* [TEXT TO READ]:
Carmack says he thinks he can probably handle it. “I think it is possible, enormously valuable, and that I have a non-negligible chance of making a difference there, so…I should be working on it,” he said.

Carmack is a mythical figure in the history of video games, largely thanks to his groundbreaking technical work on Doom, which was dramatically told in David Kushner's Masters of Doom book, soon to become a TV show. Carmack kept pushing the games industry forward with his work on Quake, and of course Oculus, which was acquired by Facebook for $2 billion in 2014. Carmack is very smart, and an industry-defining figure in the field of computer graphics, but that doesn't mean he can successfully tackle one of the scariest, and most complicated computer science challenges in history.

Even if he fails at creating a human-level artificial intelligence, Carmack thinks it’ll be a rewarding problem to tackle.

“When I think back over everything I have done across games, aerospace, and VR, I have always felt that I had at least a vague ‘line of sight’ to the solutions, even if they were unconventional or unproven,” he said. “I have sometimes wondered how I would fare with a problem where the solution really isn’t in sight. I decided that I should give it a try before I get too old.”

Carmack is going to tackle the problem at home with the help of us son. “For the time being at least, I am going to be going about it ‘Victorian Gentleman Scientist’ style,” he said. “Runner up for next project was cost effective nuclear fission reactors, which wouldn’t have been as suitable for that style of work.”

* [EXERCISE OBJECTIVE]:
Reproduce the passage above about Carmack's next project word for word, from start to finish.

* [MATERIAL]:
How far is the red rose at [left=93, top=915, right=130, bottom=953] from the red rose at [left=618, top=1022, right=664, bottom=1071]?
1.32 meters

* [RESULT OF THE EXERCISE]:
Carmack says he thinks he can probably handle it. “I think it is possible, enormously valuable, and that I have a non-negligible chance of making a difference there, so…I should be working on it,” he said.

Carmack is a mythical figure in the history of video games, largely thanks to his groundbreaking technical work on Doom, which was dramatically told in David Kushner's Masters of Doom book, soon to become a TV show. Carmack kept pushing the games industry forward with his work on Quake, and of course Oculus, which was acquired by Facebook for $2 billion in 2014. Carmack is very smart, and an industry-defining figure in the field of computer graphics, but that doesn't mean he can successfully tackle one of the scariest, and most complicated computer science challenges in history.

Even if he fails at creating a human-level artificial intelligence, Carmack thinks it’ll be a rewarding problem to tackle.

“When I think back over everything I have done across games, aerospace, and VR, I have always felt that I had at least a vague ‘line of sight’ to the solutions, even if they were unconventional or unproven,” he said. “I have sometimes wondered how I would fare with a problem where the solution really isn’t in sight. I decided that I should give it a try before I get too old.”

Carmack is going to tackle the problem at home with the help of us son. “For the time being at least, I am going to be going about it ‘Victorian Gentleman Scientist’ style,” he said. “Runner up for next project was cost effective nuclear fission reactors, which wouldn’t have been as suitable for that style of work.”